SET PROBLEM –
Copy out every one of the records below with "red shrub" swapped for "red bush" and everything else left as it is. Don't include the pictures.

□ □ □

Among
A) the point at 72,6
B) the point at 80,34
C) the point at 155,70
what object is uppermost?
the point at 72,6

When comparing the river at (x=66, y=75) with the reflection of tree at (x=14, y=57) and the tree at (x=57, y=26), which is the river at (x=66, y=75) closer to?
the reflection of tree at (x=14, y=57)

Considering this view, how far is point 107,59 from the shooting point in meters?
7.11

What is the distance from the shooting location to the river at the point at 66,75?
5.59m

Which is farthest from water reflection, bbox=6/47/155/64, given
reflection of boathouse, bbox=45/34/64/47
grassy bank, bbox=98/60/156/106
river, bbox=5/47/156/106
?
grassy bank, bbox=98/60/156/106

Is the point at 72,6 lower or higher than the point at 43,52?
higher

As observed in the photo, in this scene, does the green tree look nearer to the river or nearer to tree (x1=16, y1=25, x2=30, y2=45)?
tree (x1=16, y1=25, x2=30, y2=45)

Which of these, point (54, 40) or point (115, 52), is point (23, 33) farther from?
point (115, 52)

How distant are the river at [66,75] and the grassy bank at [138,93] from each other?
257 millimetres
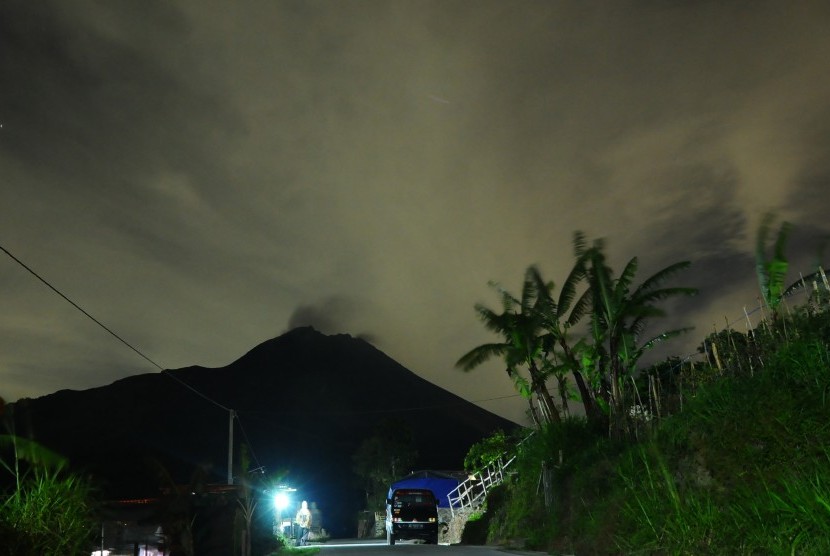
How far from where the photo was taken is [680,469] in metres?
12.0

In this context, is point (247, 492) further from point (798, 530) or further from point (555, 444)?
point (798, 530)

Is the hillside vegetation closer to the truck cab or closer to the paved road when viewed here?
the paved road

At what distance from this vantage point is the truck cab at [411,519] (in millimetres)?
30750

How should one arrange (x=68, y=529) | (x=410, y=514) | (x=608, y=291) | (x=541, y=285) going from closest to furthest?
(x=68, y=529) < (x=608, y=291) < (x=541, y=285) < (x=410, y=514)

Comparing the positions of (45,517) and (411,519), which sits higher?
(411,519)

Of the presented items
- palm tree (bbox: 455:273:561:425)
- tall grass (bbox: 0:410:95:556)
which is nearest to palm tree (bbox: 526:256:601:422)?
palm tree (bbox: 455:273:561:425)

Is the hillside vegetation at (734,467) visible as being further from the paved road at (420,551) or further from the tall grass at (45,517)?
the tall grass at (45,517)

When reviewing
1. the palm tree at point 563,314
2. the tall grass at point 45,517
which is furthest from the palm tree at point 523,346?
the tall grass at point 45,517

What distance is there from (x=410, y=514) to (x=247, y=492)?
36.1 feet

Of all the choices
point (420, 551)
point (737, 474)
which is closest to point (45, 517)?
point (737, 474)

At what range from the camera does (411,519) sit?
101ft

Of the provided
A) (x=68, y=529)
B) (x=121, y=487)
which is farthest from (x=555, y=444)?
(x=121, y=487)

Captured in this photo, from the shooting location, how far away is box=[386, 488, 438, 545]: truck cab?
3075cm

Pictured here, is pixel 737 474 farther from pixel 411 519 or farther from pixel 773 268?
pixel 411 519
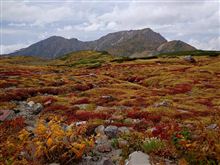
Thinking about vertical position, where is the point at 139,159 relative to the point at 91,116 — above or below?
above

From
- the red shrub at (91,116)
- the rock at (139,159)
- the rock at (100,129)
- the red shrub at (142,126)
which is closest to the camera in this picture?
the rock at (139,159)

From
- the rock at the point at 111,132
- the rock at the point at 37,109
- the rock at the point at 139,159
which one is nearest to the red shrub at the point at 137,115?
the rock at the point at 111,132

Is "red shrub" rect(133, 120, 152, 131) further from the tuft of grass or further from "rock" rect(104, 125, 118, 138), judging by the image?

□ □ □

SOLUTION TO THE EXERCISE –
Among
A) the point at 72,6
B) the point at 80,34
C) the point at 155,70
what object is uppermost?
the point at 72,6

When comparing the river at (x=66, y=75) with the reflection of tree at (x=14, y=57) and the tree at (x=57, y=26), which is the river at (x=66, y=75) closer to?
the reflection of tree at (x=14, y=57)

Considering this view, how far is point 107,59 from the shooting point in meters?
7.11

What is the distance from the shooting location to the river at the point at 66,75?
5.59m

Which is farthest from water reflection, bbox=6/47/155/64, given
reflection of boathouse, bbox=45/34/64/47
grassy bank, bbox=98/60/156/106
river, bbox=5/47/156/106
?
grassy bank, bbox=98/60/156/106

Is the point at 72,6 lower or higher than the point at 43,52?
higher

As observed in the photo, in this scene, does the green tree look nearer to the river or nearer to tree (x1=16, y1=25, x2=30, y2=45)?
tree (x1=16, y1=25, x2=30, y2=45)

Which of these, point (54, 40) or point (115, 52), is point (23, 33) farther from?
point (115, 52)

How distant are the river at [66,75] and the grassy bank at [138,93] from each other?
257 millimetres
How far from where the photo was taken is [680,469] in metres?
12.0

In this context, is point (247, 492) further from point (798, 530) or further from point (555, 444)?
point (798, 530)

Is the hillside vegetation closer to the truck cab or closer to the paved road when viewed here?
the paved road

At what distance from this vantage point is the truck cab at [411,519] (in millimetres)?
30750

How should one arrange (x=68, y=529) | (x=410, y=514) | (x=608, y=291) | (x=541, y=285) going from closest to furthest?
(x=68, y=529) < (x=608, y=291) < (x=541, y=285) < (x=410, y=514)

Comparing the positions of (45,517) and (411,519), which sits higher?
(411,519)

Of the presented items
- palm tree (bbox: 455:273:561:425)
- tall grass (bbox: 0:410:95:556)
which is nearest to palm tree (bbox: 526:256:601:422)?
palm tree (bbox: 455:273:561:425)

Is the hillside vegetation at (734,467) visible as being further from the paved road at (420,551) or further from the tall grass at (45,517)?
the tall grass at (45,517)

When reviewing
1. the palm tree at point 563,314
2. the tall grass at point 45,517
which is furthest from the palm tree at point 523,346?
the tall grass at point 45,517

What distance is there from (x=410, y=514) to (x=247, y=492)?
36.1 feet

Of all the choices
point (420, 551)
point (737, 474)
which is closest to point (45, 517)?
point (737, 474)

At what range from the camera does (411,519) sit?
101ft

Of the provided
A) (x=68, y=529)
B) (x=121, y=487)
which is farthest from (x=555, y=444)?
(x=121, y=487)

Captured in this photo, from the shooting location, how far away is box=[386, 488, 438, 545]: truck cab?
3075cm

Pictured here, is pixel 737 474 farther from pixel 411 519 or farther from pixel 773 268?
pixel 411 519
Thinking about vertical position, where is the point at 139,159 relative to the point at 91,116 — above or below?
above

From
- the red bush at (91,116)
- the rock at (139,159)
- the rock at (100,129)
- the red bush at (142,126)
which is closest to the camera in this picture?
the rock at (139,159)

From
- the rock at the point at 111,132
- the rock at the point at 37,109
- the rock at the point at 139,159
which one is nearest to the red bush at the point at 137,115?
the rock at the point at 111,132

Is "red bush" rect(133, 120, 152, 131) further from the tuft of grass or further from "rock" rect(104, 125, 118, 138), judging by the image?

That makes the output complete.